-- Passage for review --
• • • • •

The acquisition was accounted for using the pooling of interests method of
accounting. Accordingly, the Company's historical financial statements were
retroactively restated to reflect the combination with DDI.
On August 18, 1998, the Company completed the acquisition of Signal, which
was accounted for using the pooling of interests method of accounting. The
Company issued 619 shares of its common stock and approximately $1,400 in cash
to a dissenting Signal stockholder in exchange for all Signal capital stock.
The Company's historical financial statements have been restated to reflect the
combination with Signal. Signal and the Company elected to treat their merger
as an asset purchase for income tax purposes. The Company recorded a deferred
tax asset of $5,052 that was credited directly to shareholders' equity to
reflect the tax effect of goodwill that was recorded for income tax purposes.
F-12
<PAGE>
MEDQUIST INC. AND SUBSIDIARIES
NOTES TO CONSOLIDATED FINANCIAL STATEMENTS -- (Continued)
(in thousands, except per share amounts)

• • • • •

-- Exercise data --
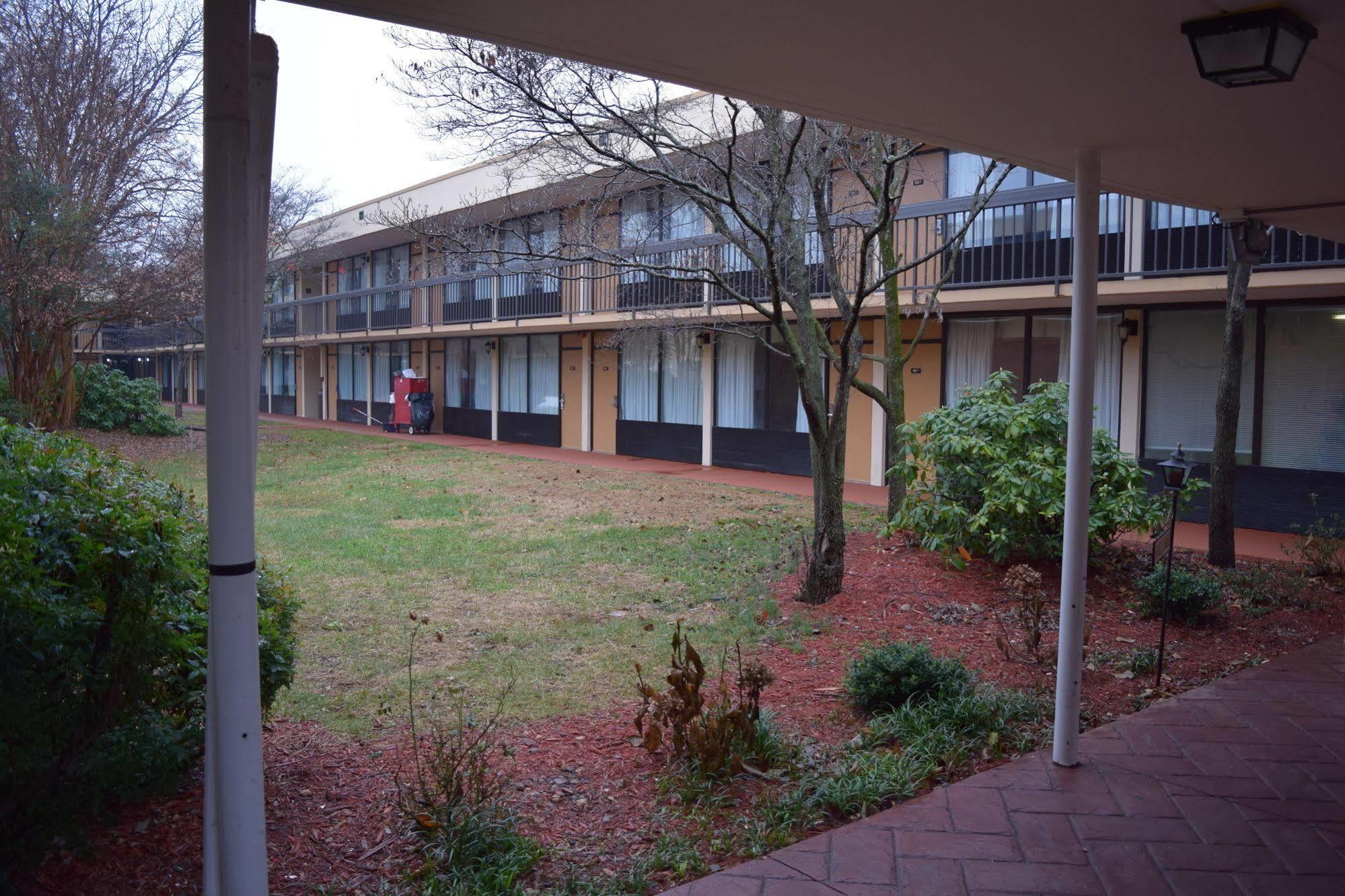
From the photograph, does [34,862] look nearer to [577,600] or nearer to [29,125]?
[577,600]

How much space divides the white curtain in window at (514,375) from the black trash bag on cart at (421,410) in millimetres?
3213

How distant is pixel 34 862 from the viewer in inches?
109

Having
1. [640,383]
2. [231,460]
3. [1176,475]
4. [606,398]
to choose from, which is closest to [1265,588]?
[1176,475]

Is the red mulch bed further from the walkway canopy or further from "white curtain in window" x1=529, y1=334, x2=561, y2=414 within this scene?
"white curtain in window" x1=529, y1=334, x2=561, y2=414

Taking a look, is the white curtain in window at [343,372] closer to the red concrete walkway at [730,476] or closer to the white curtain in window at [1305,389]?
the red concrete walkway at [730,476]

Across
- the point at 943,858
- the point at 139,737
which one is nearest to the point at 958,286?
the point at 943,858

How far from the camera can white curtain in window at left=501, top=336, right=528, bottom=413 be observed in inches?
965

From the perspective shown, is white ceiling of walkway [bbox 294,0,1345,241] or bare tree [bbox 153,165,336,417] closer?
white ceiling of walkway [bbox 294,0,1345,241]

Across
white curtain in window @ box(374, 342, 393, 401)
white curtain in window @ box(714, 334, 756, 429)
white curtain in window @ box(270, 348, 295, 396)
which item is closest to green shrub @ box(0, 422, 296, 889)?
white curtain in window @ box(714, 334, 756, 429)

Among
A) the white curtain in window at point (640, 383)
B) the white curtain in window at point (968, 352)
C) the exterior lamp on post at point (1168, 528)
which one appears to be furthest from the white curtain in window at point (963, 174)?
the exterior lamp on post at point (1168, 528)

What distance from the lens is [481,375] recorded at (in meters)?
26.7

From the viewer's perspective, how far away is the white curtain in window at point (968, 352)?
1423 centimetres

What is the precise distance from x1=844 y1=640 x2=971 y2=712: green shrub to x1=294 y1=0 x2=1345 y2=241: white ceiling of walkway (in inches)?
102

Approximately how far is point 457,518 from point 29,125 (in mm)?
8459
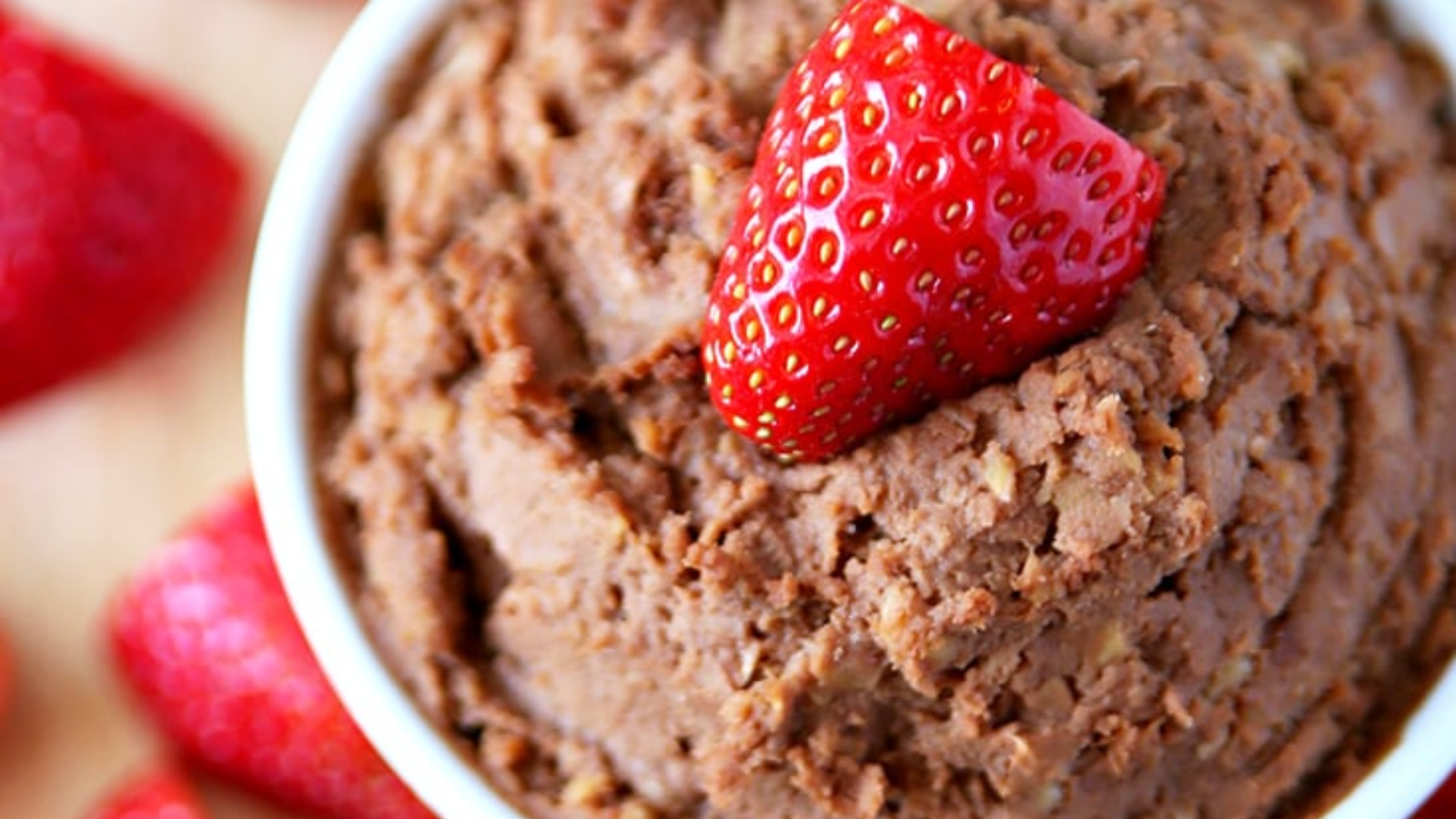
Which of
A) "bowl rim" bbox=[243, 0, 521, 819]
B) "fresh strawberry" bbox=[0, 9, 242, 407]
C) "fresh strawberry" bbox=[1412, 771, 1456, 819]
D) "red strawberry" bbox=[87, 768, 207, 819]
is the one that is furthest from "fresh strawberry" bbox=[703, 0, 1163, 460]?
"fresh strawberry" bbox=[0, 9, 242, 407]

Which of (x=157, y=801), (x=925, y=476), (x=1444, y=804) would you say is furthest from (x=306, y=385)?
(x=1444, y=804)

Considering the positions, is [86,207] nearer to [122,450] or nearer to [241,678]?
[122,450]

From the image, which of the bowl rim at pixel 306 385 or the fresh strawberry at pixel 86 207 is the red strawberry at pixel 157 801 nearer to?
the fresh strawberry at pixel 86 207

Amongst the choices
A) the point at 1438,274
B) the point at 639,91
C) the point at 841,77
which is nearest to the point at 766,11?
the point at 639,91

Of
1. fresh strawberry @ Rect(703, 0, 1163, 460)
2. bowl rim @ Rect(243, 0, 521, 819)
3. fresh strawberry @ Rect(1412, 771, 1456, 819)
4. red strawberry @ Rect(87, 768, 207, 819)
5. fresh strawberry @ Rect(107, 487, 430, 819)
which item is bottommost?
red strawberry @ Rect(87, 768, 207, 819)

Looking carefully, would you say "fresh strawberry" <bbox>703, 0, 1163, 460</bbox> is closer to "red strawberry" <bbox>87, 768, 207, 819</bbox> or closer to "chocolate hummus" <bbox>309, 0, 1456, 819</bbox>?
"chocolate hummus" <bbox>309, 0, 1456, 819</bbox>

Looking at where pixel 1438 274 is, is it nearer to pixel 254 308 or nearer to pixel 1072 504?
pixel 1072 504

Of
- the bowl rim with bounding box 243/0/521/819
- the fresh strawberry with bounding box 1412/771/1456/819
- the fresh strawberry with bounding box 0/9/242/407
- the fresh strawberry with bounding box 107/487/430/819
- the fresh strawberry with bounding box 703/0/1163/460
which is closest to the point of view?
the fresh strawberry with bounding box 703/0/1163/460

• • • • •

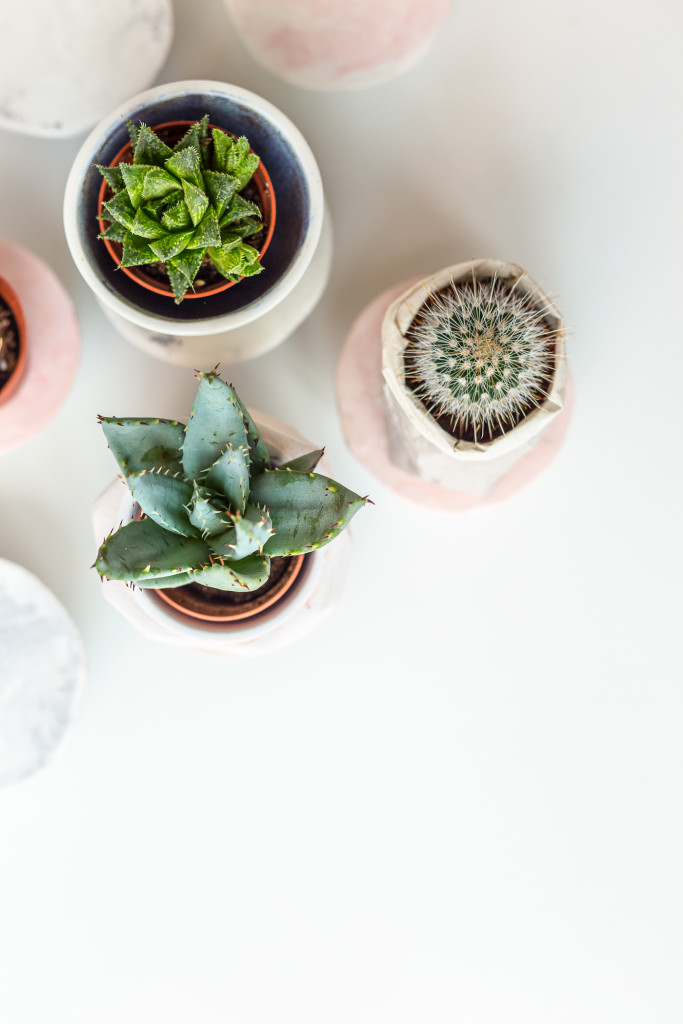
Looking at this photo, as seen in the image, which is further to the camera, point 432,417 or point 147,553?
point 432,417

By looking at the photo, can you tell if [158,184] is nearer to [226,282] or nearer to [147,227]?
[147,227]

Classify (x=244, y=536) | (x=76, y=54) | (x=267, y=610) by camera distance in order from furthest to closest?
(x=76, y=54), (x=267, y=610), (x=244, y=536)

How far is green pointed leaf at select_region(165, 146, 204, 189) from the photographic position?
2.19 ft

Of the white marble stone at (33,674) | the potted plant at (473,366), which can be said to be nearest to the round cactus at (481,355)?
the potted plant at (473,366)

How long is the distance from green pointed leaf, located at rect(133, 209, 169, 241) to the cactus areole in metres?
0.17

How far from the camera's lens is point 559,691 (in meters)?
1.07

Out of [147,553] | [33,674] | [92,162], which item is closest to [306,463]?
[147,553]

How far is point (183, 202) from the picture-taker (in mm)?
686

• • • • •

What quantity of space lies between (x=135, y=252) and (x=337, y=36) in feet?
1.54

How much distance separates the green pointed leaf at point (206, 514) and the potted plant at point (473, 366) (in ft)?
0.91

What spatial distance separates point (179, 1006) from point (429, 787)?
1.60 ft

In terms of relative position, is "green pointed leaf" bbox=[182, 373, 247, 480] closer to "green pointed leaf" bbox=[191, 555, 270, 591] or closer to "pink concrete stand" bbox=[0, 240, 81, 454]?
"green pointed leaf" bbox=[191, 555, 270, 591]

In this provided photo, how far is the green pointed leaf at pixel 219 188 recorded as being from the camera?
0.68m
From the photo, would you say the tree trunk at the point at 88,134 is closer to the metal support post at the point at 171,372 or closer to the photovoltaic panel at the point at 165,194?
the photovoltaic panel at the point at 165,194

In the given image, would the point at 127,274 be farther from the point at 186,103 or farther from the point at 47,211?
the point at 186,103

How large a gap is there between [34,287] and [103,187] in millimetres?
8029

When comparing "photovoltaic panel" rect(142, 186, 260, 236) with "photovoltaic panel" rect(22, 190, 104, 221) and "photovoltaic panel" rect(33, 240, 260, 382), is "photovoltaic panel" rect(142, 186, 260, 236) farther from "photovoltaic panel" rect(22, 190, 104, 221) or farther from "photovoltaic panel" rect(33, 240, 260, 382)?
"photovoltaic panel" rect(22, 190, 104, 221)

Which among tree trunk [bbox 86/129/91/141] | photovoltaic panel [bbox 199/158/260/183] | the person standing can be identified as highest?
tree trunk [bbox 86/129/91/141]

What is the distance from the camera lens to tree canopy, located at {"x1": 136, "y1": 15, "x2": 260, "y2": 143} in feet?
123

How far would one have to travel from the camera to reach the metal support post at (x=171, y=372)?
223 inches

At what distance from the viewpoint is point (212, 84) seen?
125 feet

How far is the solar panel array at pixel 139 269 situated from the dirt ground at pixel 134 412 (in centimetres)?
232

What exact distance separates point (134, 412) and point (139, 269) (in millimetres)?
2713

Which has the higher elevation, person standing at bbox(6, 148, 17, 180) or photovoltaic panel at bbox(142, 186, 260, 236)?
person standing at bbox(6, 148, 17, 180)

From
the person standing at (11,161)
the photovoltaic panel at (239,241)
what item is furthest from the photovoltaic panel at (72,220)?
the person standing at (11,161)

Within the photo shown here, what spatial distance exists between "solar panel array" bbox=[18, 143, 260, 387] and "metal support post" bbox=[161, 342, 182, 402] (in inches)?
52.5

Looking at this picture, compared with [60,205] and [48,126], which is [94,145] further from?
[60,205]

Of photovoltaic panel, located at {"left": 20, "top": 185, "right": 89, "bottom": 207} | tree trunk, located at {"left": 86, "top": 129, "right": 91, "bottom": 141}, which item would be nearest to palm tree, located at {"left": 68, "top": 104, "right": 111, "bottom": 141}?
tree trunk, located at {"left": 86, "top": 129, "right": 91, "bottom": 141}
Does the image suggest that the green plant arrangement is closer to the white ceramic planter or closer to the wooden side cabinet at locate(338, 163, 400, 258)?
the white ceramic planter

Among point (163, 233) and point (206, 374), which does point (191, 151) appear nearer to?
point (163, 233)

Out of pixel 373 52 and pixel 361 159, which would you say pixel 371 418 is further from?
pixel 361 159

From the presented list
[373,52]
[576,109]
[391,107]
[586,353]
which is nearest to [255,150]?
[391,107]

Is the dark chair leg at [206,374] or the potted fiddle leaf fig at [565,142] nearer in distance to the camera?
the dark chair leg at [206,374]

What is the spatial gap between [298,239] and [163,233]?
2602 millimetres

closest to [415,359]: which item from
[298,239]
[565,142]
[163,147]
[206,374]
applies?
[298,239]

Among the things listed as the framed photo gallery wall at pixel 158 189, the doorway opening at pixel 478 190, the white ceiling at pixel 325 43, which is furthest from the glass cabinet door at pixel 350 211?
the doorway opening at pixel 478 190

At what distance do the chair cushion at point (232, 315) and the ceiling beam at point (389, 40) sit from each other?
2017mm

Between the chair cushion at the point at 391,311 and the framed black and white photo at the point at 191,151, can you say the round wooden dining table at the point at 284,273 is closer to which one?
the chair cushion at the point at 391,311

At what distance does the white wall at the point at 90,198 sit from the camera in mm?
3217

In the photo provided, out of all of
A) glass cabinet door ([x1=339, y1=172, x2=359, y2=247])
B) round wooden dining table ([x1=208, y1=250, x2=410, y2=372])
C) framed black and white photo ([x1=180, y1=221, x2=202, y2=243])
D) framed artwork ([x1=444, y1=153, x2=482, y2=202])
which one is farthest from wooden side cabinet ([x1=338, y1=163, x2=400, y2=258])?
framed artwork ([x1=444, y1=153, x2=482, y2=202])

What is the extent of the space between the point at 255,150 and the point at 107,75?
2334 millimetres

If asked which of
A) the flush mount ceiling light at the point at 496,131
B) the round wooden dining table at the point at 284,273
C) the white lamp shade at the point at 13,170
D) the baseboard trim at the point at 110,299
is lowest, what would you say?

• • • • •

-- Tasks for this exercise --
a) From the MedQuist acquisition notes, output the text starting at "On August 18, 1998, the" and ending after "Signal capital stock.".
b) Answer these questions from the MedQuist acquisition notes:
(i) On what date did the Company complete the acquisition of Signal?
(ii) For income tax purposes, how did Signal and the Company choose to treat their merger?
(iii) The deferred tax asset was credited directly to what?
c) Resume the MedQuist acquisition notes where they stop.
The material plays no part in this work.

-- Answers to the exercises --
a)
On August 18, 1998, the Company completed the acquisition of Signal, which
was accounted for using the pooling of interests method of accounting. The
Company issued 619 shares of its common stock and approximately $1,400 in cash
to a dissenting Signal stockholder in exchange for all Signal capital stock.

b)
(i) August 18, 1998
(ii) As an asset purchase
(iii) Shareholders' equity

c)
2. ACQUISITIONS -- (Continued)
On November 30, 1998, the Company completed the acquisition of TLF, which
was accounted for using the pooling of interests method. The Company issued 800
shares of its common stock for all TLF capital stock. Accordingly, the
Company's consolidated financial statements have been restated to reflect the
combination with TLF.
On September 18, 1998 the Company signed a definitive merger agreement
with MRC and on December 10, 1998, the merger was consummated. Pursuant to the
agreement, each share of MRC common stock and each share of MRC preferred stock
on an as-converted basis was exchanged for 0.5163 shares of the Company's
Common stock. In total, the Company issued 8,662 shares of its common stock to
the former MRC shareholders and options to purchase an aggregate of 1,543
shares to the former MRC option holders. The MRC merger was accounted for as a
pooling of interests. Accordingly, the Company's consolidated financial
statements have been restated to reflect the merger with MRC.
Revenue and net income as previously reported for the years ended December
31, 1996, 1997 and 1998 and as restated for the pooling of interests
transactions are as follows:
Year Ended
December 31, 1998
------------------------------
Revenue Net Income
----------- ----------
MedQuist, as previously reported ......... $164,779(a) $ (305)(a)
DDI ...................................... 6,165(b) 253(b)
Signal ................................... 5,281(b) 543(b)
TLF ...................................... 3,688(c) 522(c)
MRC ...................................... 91,742(c) 2,172(c)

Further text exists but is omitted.